START DATA FOR THIS TASK
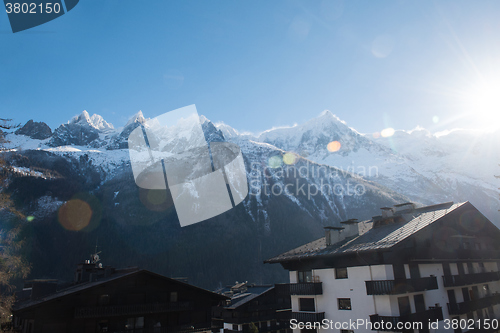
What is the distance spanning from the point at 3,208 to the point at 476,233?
35.7 metres

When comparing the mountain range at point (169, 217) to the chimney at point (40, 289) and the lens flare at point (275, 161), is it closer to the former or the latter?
the lens flare at point (275, 161)

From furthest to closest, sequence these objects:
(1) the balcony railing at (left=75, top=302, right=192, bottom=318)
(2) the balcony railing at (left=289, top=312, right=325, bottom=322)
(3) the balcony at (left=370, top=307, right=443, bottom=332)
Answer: (1) the balcony railing at (left=75, top=302, right=192, bottom=318)
(2) the balcony railing at (left=289, top=312, right=325, bottom=322)
(3) the balcony at (left=370, top=307, right=443, bottom=332)

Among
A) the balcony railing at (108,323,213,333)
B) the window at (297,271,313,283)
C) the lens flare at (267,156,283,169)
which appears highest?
the lens flare at (267,156,283,169)

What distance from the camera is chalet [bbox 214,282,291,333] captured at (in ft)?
128

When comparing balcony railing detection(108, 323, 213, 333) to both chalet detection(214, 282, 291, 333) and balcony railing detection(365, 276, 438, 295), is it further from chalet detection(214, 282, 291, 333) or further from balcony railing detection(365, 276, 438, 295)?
balcony railing detection(365, 276, 438, 295)

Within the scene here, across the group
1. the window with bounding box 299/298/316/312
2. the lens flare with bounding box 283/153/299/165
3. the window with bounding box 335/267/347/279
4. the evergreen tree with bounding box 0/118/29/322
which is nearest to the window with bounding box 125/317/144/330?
the evergreen tree with bounding box 0/118/29/322

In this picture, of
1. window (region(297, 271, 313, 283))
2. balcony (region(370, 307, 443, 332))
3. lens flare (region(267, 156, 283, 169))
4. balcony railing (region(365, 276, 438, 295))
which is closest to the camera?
balcony (region(370, 307, 443, 332))

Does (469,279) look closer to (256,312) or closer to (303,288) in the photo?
(303,288)

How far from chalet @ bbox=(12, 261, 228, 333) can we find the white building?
9333 millimetres

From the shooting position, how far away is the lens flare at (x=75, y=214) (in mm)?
116250

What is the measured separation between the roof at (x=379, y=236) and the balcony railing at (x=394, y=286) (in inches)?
88.7

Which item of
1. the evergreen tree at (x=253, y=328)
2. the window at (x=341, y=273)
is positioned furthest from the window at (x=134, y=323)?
the window at (x=341, y=273)

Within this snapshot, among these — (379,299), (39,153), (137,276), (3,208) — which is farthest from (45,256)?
(379,299)

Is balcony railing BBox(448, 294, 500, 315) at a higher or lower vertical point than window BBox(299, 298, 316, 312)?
lower
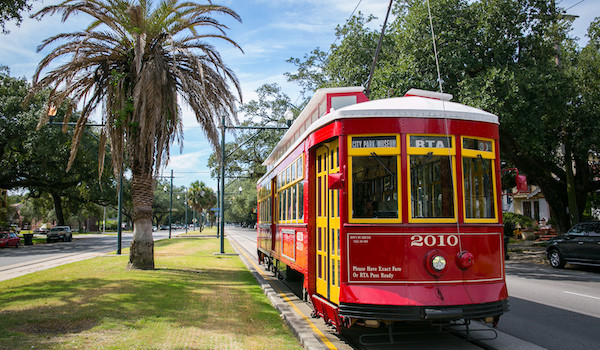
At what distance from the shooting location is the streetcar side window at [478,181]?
19.9ft

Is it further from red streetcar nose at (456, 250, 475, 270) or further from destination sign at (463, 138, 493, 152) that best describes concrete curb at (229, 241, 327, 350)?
destination sign at (463, 138, 493, 152)

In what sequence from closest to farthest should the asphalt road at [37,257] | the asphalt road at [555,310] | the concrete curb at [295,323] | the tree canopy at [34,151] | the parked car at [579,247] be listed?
the concrete curb at [295,323] → the asphalt road at [555,310] → the parked car at [579,247] → the asphalt road at [37,257] → the tree canopy at [34,151]

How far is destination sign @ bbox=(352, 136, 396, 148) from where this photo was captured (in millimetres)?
6047

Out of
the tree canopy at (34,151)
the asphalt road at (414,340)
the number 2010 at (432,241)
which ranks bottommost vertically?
the asphalt road at (414,340)

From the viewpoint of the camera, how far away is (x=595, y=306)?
30.2 feet

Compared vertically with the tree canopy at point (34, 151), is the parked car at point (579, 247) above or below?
below

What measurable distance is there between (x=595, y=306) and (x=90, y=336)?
9296mm

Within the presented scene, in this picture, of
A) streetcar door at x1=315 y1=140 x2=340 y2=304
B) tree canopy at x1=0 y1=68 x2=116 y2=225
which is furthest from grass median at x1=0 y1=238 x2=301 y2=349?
tree canopy at x1=0 y1=68 x2=116 y2=225

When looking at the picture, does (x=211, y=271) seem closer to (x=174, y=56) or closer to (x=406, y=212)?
(x=174, y=56)

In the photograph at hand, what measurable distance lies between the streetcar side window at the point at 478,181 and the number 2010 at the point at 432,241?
40 centimetres

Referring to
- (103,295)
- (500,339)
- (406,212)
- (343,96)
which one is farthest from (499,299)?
(103,295)

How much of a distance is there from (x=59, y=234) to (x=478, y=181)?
44713mm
END DATA FOR THIS TASK
• [THE REQUEST]
Copy out all of the material exactly as written, without its pictures.

• [FINAL RESULT]
What is the distance spanning from the point at 3,208 to the point at 476,233?
35.7 metres

When comparing the mountain range at point (169, 217) to the chimney at point (40, 289) and the lens flare at point (275, 161), is it closer to the former or the latter?
the lens flare at point (275, 161)

From furthest to closest, sequence these objects:
(1) the balcony railing at (left=75, top=302, right=192, bottom=318)
(2) the balcony railing at (left=289, top=312, right=325, bottom=322)
(3) the balcony at (left=370, top=307, right=443, bottom=332)
Answer: (1) the balcony railing at (left=75, top=302, right=192, bottom=318)
(2) the balcony railing at (left=289, top=312, right=325, bottom=322)
(3) the balcony at (left=370, top=307, right=443, bottom=332)

Among
A) the balcony railing at (108,323,213,333)
B) the window at (297,271,313,283)
C) the lens flare at (267,156,283,169)
which appears highest?
the lens flare at (267,156,283,169)

What distance from the camera is chalet [bbox 214,282,291,333] captured at (in ft)?
128

When comparing balcony railing detection(108, 323, 213, 333) to both chalet detection(214, 282, 291, 333) and balcony railing detection(365, 276, 438, 295), is it further from chalet detection(214, 282, 291, 333) or further from balcony railing detection(365, 276, 438, 295)?
balcony railing detection(365, 276, 438, 295)

Within the scene here, across the group
1. the window with bounding box 299/298/316/312
2. the lens flare with bounding box 283/153/299/165
3. the window with bounding box 335/267/347/279
4. the evergreen tree with bounding box 0/118/29/322
which is nearest to the window with bounding box 125/317/144/330?
the evergreen tree with bounding box 0/118/29/322

In this picture, of
1. window (region(297, 271, 313, 283))
2. balcony (region(370, 307, 443, 332))
3. lens flare (region(267, 156, 283, 169))
4. balcony railing (region(365, 276, 438, 295))
which is closest to the camera?
balcony (region(370, 307, 443, 332))

Does (469,279) look closer to (256,312) or closer to (303,288) in the photo?
(303,288)

How far from chalet @ bbox=(12, 261, 228, 333) can we find the white building?
9333 millimetres

From the shooting position, how far away is the lens flare at (x=75, y=214) (in mm)?
116250

What is the measured separation between the roof at (x=379, y=236) and the balcony railing at (x=394, y=286) (in inches)?
88.7

Which item of
1. the evergreen tree at (x=253, y=328)
2. the window at (x=341, y=273)
is positioned furthest from the window at (x=134, y=323)?
the window at (x=341, y=273)

Within this snapshot, among these — (379,299), (39,153), (137,276), (3,208) — which is farthest from (45,256)?
(379,299)

Is balcony railing BBox(448, 294, 500, 315) at a higher or lower vertical point than window BBox(299, 298, 316, 312)?
lower
At what distance from the shooting location is the streetcar side window at [478,181]?
19.9ft

Is it further from red streetcar nose at (456, 250, 475, 270) or further from destination sign at (463, 138, 493, 152) that best describes concrete curb at (229, 241, 327, 350)?
destination sign at (463, 138, 493, 152)

In what sequence from closest to farthest should the asphalt road at [37,257] | the asphalt road at [555,310] | the concrete curb at [295,323] | the tree canopy at [34,151] | the parked car at [579,247] be listed?
the concrete curb at [295,323] → the asphalt road at [555,310] → the parked car at [579,247] → the asphalt road at [37,257] → the tree canopy at [34,151]

How far is destination sign @ bbox=(352, 136, 396, 148) from where this photo was captured (in millimetres)?
6047

Out of
the tree canopy at (34,151)
the asphalt road at (414,340)
the number 2010 at (432,241)
which ranks bottommost vertically?
the asphalt road at (414,340)

From the viewpoint of the camera, how far away is (x=595, y=306)?
30.2 feet

Compared vertically with the tree canopy at point (34, 151), is the parked car at point (579, 247) above or below?
below

What measurable distance is there between (x=595, y=306) and (x=90, y=336)?
9296mm

Within the presented scene, in this picture, of
A) streetcar door at x1=315 y1=140 x2=340 y2=304
B) tree canopy at x1=0 y1=68 x2=116 y2=225
which is furthest from grass median at x1=0 y1=238 x2=301 y2=349?
tree canopy at x1=0 y1=68 x2=116 y2=225

When looking at the picture, does (x=211, y=271) seem closer to (x=174, y=56) or closer to (x=406, y=212)?
(x=174, y=56)

In the photograph at hand, what measurable distance lies between the streetcar side window at the point at 478,181 and the number 2010 at the point at 432,241?
40 centimetres

Referring to
- (103,295)
- (500,339)
- (406,212)
- (343,96)
which one is farthest from (499,299)?
(103,295)

How much of a distance is there from (x=59, y=234) to (x=478, y=181)?
44713mm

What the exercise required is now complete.